In a world where your can't open a Sunday supplement without some blather about standalone ebook readers such as the Amazon Kindle, I didn't expect a huge amount from Stanza, but actually its a real pleasure to use. The page-turn mechanism is a breeze, you can even fold over the top corner of pages you'd like to refer back to. There is a wide choice of font and backgrounds, along with night time settings and a dimmable screen which is operated by a simple downward swipe on the screen. I'd recommend this app.
Tap Tap Revenge was an early entrant in the Games section of the iPhone app store. A knock-off Guitar Hero, this version has been superceded by a plethora of updated versions. I'm not over-bothered as this app fits into my entertaining-bored-kids category. It'll do.
The Sims 3 is too unwieldy for iPhone in my opinion, plus the early releases of this app were extremely buggy. If I had more time, I'd get more out of this. If I had more time, I wouldn't play it on the iPhone.
Tiltshift is a great app which enables you to monkey with images from your photo library to distort the depth of field and create some really odd effects. This is a full sized Routemaster bus parked outside the British Museum and given the Tiltshift treatment to make it look more like a toy:
Time Crisis is a game I do actually like and play. This version is the old PS2 version where you used a gun instead of a standard controller to aim at the screen and kill bad guys. Of course there's no gun, you jab your finger at the screen instead. It's still lots of fun though.
Goodness knows why I bought Timedock. All it does is plonk a series of sleek looking clock-faces on the screen of your phone instead of the standard homescreen display.

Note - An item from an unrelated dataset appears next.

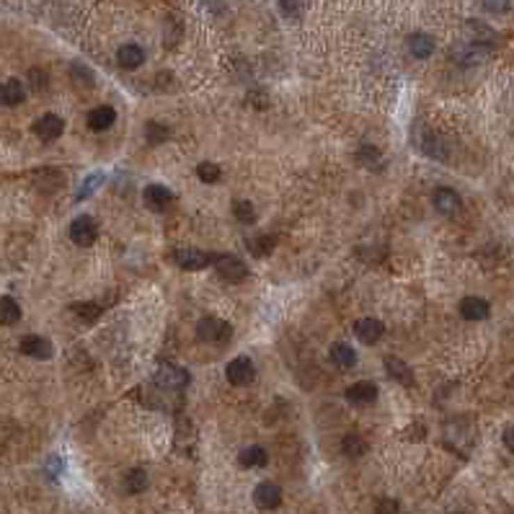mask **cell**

Fine, but given that you have to keep the app open to benefit from this, it pretty much disables the rest of your phone whilst you are staring at the clock. If you stand your phone in a cradle by your bed at night you can disable the auto-screen-off function to use this as a kind of alarm clock, but even on its dimmest setting it's still pretty bright and given that you're asleep, it doesn't seem very green does it?
Travelodge lets you find the nearest Travelodge to your location and make a booking. Fine, but I tend to book ahead rather than in the instant I need somewhere to lay my head so the very fact that I can only use my current location rather than enter a city name or postcode renders this app useless. Sorry.

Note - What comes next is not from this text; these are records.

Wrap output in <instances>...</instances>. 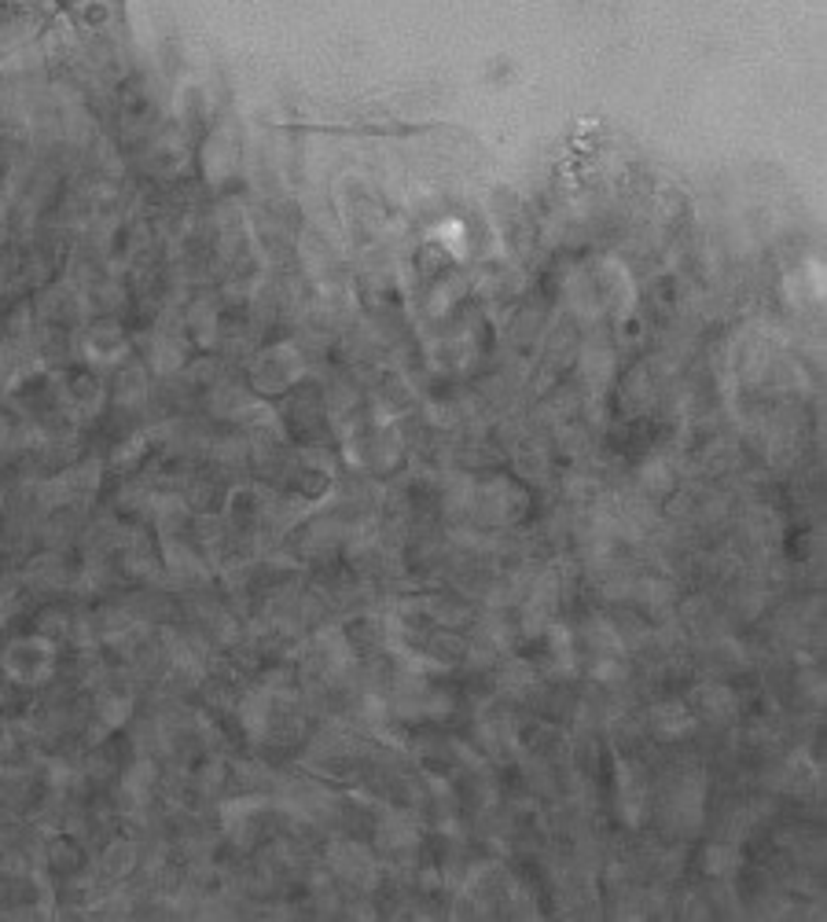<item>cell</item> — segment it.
<instances>
[{
  "label": "cell",
  "instance_id": "1",
  "mask_svg": "<svg viewBox=\"0 0 827 922\" xmlns=\"http://www.w3.org/2000/svg\"><path fill=\"white\" fill-rule=\"evenodd\" d=\"M59 4L67 8L78 23H100V19L111 15V8L118 4V0H59Z\"/></svg>",
  "mask_w": 827,
  "mask_h": 922
}]
</instances>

Trism is another multicoloured shape-sliding puzzle game to pass a few minutes on the Tube.
Leonardots is a simple but nicely executed memory game. It's slight, but if you have an empty corner on your homescreen, its worth a look.
Guardian is a weblink to the newspaper's excellent mobile site rather than an official app (although one is strongly rumoured). The site is well designed, but the content which we know and love is syndicated via RSS, Twitter and all the other places I tend to hang out, that I rarely have cause to delve in here. I don't feel too bad about this as it supports the Guardian's view that the best websites are the ones you don't need to visit due to their content being widely available everywhere else (as expounded by The Guardian technology head, Nik Silver, at this year's Agile Business Conference).
Speaking of RSS, the last app on this homescreen, is a back-up RSS reader, there in case my favourite reader (NewsStand) falls over... which it has a habit of doing. This app is not bad, but not the best. Like NewsStand it's integrated with Google Reader. On the whole, it's OK. If it didn't hang onto read items and dribble new and unread articles in between them, I might be tempted to ditch NewsStand for this app, as it performs much more quickly. Until, then though, NewsStand is still the best feedreader on the iPhone in my view.